3. Soft on Communism. This became the main theme of Dewey's campaign as the election neared. In Boston he told the crowd that "In America a Communist is a man who supoprts a fourth term so that our form of government may more easily be changed", and he said that FDR had "only softly disavowed Communism". Many of these rants from Dewey and hs suporters were tinged with anti-Semitism.

Since 1944 the GOP "softness" allegations have morphed from "soft on Communism" to "soft on crime", or soft on terrorism". We hear many allegations today that the Democrats are not tough enough on crime, usually by way of arguing for longer sentences, no cash bail, etc. In the George W. Bush era we heard that the CIA must use torture to fight terrorism. In 2024 the affable and bumbling Biden was an easy target for all sorts of "softness" allegations.

4. Relatability. Thomas Dewey was a cold, aloof man, who did not like interacting with other people.
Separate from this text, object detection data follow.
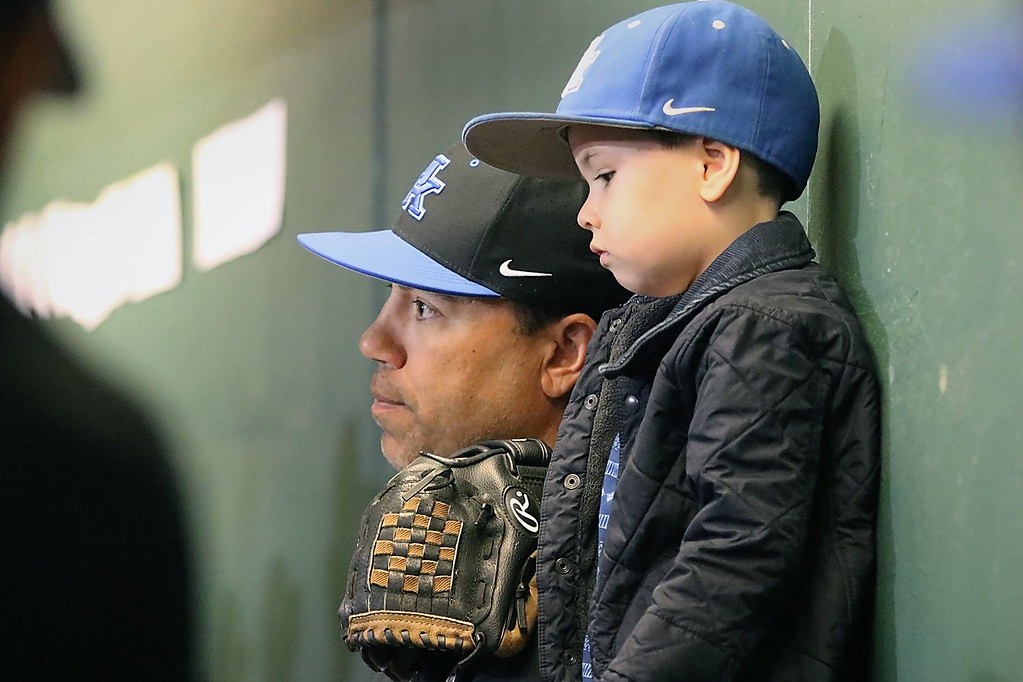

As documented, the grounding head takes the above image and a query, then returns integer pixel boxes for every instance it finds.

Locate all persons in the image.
[298,143,633,682]
[461,0,883,681]
[0,0,211,682]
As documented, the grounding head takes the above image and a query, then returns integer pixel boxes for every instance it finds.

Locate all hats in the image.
[461,0,820,201]
[296,141,632,319]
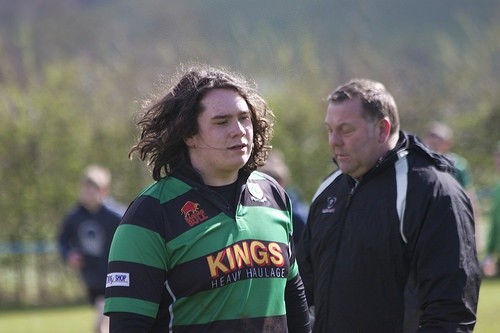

FDR was just the opposite; he loved people. and was loaded with charm and charisma. The pithy quote from Oliver Wendell Holomes comes to mind; after meeting FDR, he famously described him as "third-rate intellect, first-rate temperament".

Dewey's aloofness might have caused his 1944 defeat to FDR, and it definitely did cause his 1948 loss to Harry Truman. Truman, a natural people person, made 356 whistle stops covering over 30,000 miles during the 1948 campaign, to only 50 for the lethargic Dewey, whose speches were so scripted and cautious that they energized nobody. On a scale of one to ten for relatability, Dewey was a zero.

There are very few elections since 1948 in which the less relatable candidate won. I can think of only three--1968, 1972, and 1976. It seems that after the back-to-back disasters of Richard Nixon and Jimmy Carter, the electorate finally said "enough".

The burning question today is why the electorate continues to view Donald Trump as more relatable than the leading Democrats. My answer, simply put, is this: he speaks their language. The test I like to use is to imagine two steelworkers stopping off for a beer or two on their way home after a hard day's work. What sort of language would they use? They certainly would not say "unhoused" instead of "homeless", "food insecure" rather than "hungry", "undocumented person": rather than "illegal alien", or "existential threat" rather than just "threat". And they sure as hell wouldn't want their daughters to be run over on the sports field by biological males; and yet, when a Democratic Congressman expressed this sentiment, he was castigated by his fellow Democrats, with some even calling for him to resign from Congress! This illustrates how out of touch today's Democratic party has become.

The Trump campaign slogan which most resonated with the American people in 2024 simply said "She's for them, he's for us". This is why Trump won the working class vote 56%-42% (and 66%-32% for the white working class vote). Democratic policies are hugely more beneficial to the working class than the GOP's are, but it is the GOP which speaks their language, while the Democrats remain tone-deaf, using highfalutin language which does not resonate with voters.